They all refer to the effect on the mortgagee of the breach of the conditions of the policy by the mortgagor, not to the cancellation of a policy, and the gulf between the two is not bridged. The purpose of this “act or default” clause is apparent. Prior to its adoption the Courts held that the clause “payable in case of loss to a mortgagee as his interest may appear” merely constituted the mortgagee an appointee to receive the insurance in case of loss, and a violation of any of the terms of the policy by the mortgagor, such as transfer of title, procuring additional insurance, fraud in proof of loss, etc., avoided the policy not only as to the mortgagor, but also as to the mortgagee. The rights of the mortgagee fell with those of the mortgagor. This Court had so held. Brunswick Savings Inst. v. Ins. Co., 68 Maine, 313; Biddeford Savings Bk. v. Ins. Co., 81 Maine, 570. To prevent this result, and to remedy this apparent injustice, the “act or default” clause was inserted in the standard policy, and thereby the interest of the mortgagee is protected, notwithstanding the conduct of the mortgagor may have been such as to forfeit his own. No longer can the mortgagor’s wrong doing imperil the rights of the mortgagee. In this sense the mortgagee’s interest is covered by the policy, but in no other, and all the cases cited in the opinion are but illustrations of the various phases in which this single question has been presented to the Courts. In discussing the scope of this protection the Courts have sometimes used broad language, as the quotations in the opinion show, but in each instance it was used with reference to the “act or default” clause then under consideration, and in no way involved the rights of the parties under the independent clause governing cancellation. No cited case, and no other that we have been able to find, has declared the doctrine sought to be established in the opinion.

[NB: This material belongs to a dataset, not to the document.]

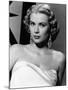 Grace Kelly (b/w photo)-null-Mounted Photo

If the logic of the opinion on this branch of the case is that no act of the mortgagor can affect the mortgagee’s right of recovery, and that the request for cancellation was such an act, the fallacy of the argument is obvious. The act of the mortgagor contemplated by the clause is, as we have seen, such as would constitute a breach of *543the contract on his part, a prohibited act, an unauthorized act. But the request for cancellation is a contract right, expressly reserved to the insured by another provision when the policy is issued. It is a statutory right, an authorized privilege of which he cannot be deprived. Under what rule of construction can an act expressly authorized under one provision of a contract be converted into a prohibited act under another provision? How can a contract-authorized act be transformed into a contract-breaking act? Such a position is manifestly untenable.

Our conclusion therefore is, that however desirable it might be to couple the power of cancellation on the part of the mortgagor, with the consent of the mortgagee, the legislature, thus far, has failed to do so, but has left the power in the hands of the mortgagor alone, and his request for cancellation is a contract right which, when exercised by him, ipso facto works a cancellation of the policy. Lipman v. Ins. Co., 121 N. Y., 454; Crown Point Co. v. Ins. Co., 127 N. Y., 608; Ins. Com’r. v. Ins. Co., 68 N. H., 51; Parsons v. Ins. Co., 133 Iowa, 532, (110 N. W., 907); Richards Ins., Sec. 287.